This is the latest in an occasional series of blog posts commenting on upcoming retirement.
Four nights in one of Texas’s great natural wonders whetted my appetite for more of the same.
I was intrigued by what my wife and I saw as we took off on our morning hikes through some glorious back country in Caprock Canyons State Park, comprising more than 15,300 acres just about three miles north of Quitaque, Texas.
We chose to hike in the morning before it got too blasted hot. The temperatures were at or near 100 degrees almost every day we were camped out.

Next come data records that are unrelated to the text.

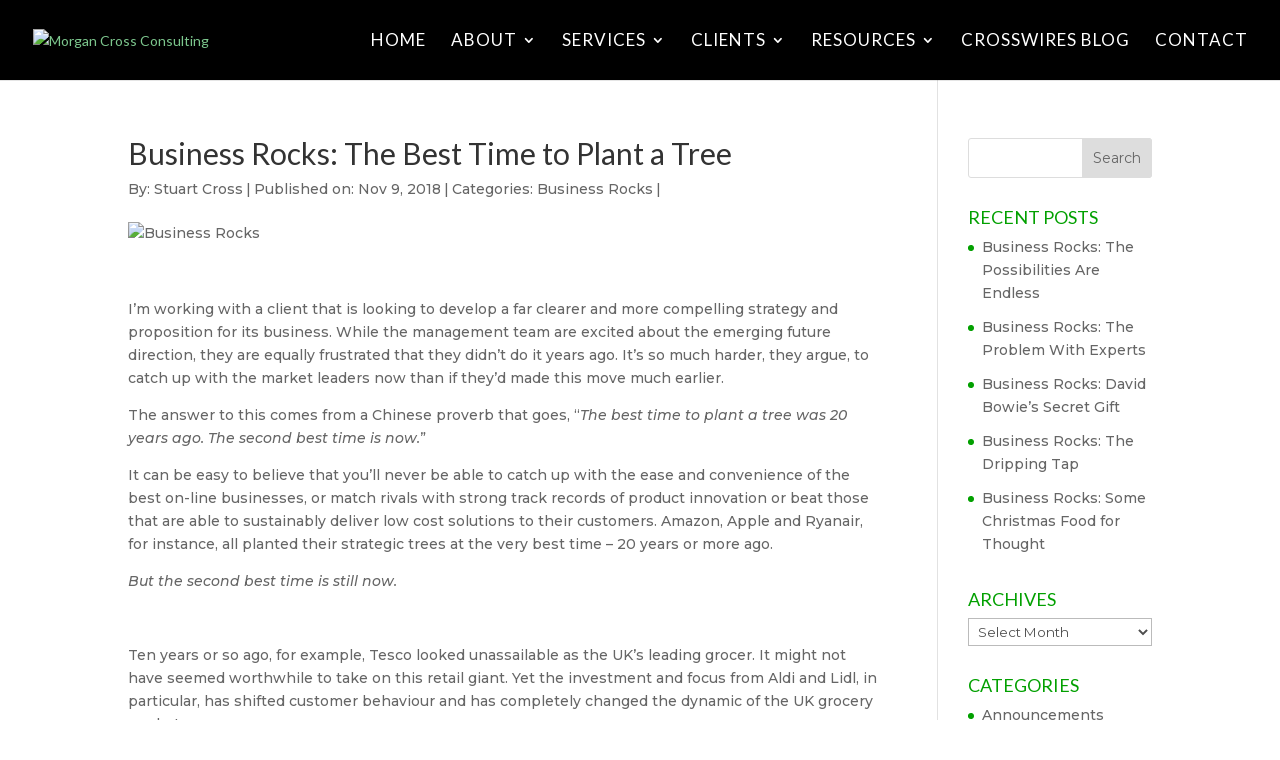

--- FILE ---
content_type: text/css
request_url: https://morgancross.co.uk/wp-content/themes/test-site/style.css?ver=4.27.4
body_size: -103
content:
/*
Theme Name:  Test Site
Theme URI:   http://testsite.morgancross.co.uk
Version:     1.0
Description: A child theme of Divi. This is a custom child theme created for our site Test Site.
Author:      sociallysam
Author URI:  http://testsite.morgancross.co.uk
Template:    Divi
*/

/*- Add any CSS custom code for this child theme below this line -*/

But we’d set out from a selected trail head and trudge along toward the red rock cliffs before us. They were a gorgeous site. As we got farther from the road, I was struck by the remoteness I would feel.
It was a wonderful feeling, knowing that we were “away from it all,” it only for a few days.
Caprock Canyons isn’t exactly at the end of the world. It just seemed that way for the four nights we parked our fifth wheel at the Honey Flats campsite.
We were told by Texas Parks & Wildlife rangers that bison were known to roam through that site. We didn’t see any out there. We did see several of the glorious beasts grazing in pasture just off the road that courses through the park.
What lies ahead for us as we move toward full-time retirement?
I hope more of the same. Since we live in an expansive and magnificent continent, I’m quite confident we’ll find it out there.
Perhaps by the time we have made the transition fully I will learn to accept the feeling of remoteness as the “new normal.”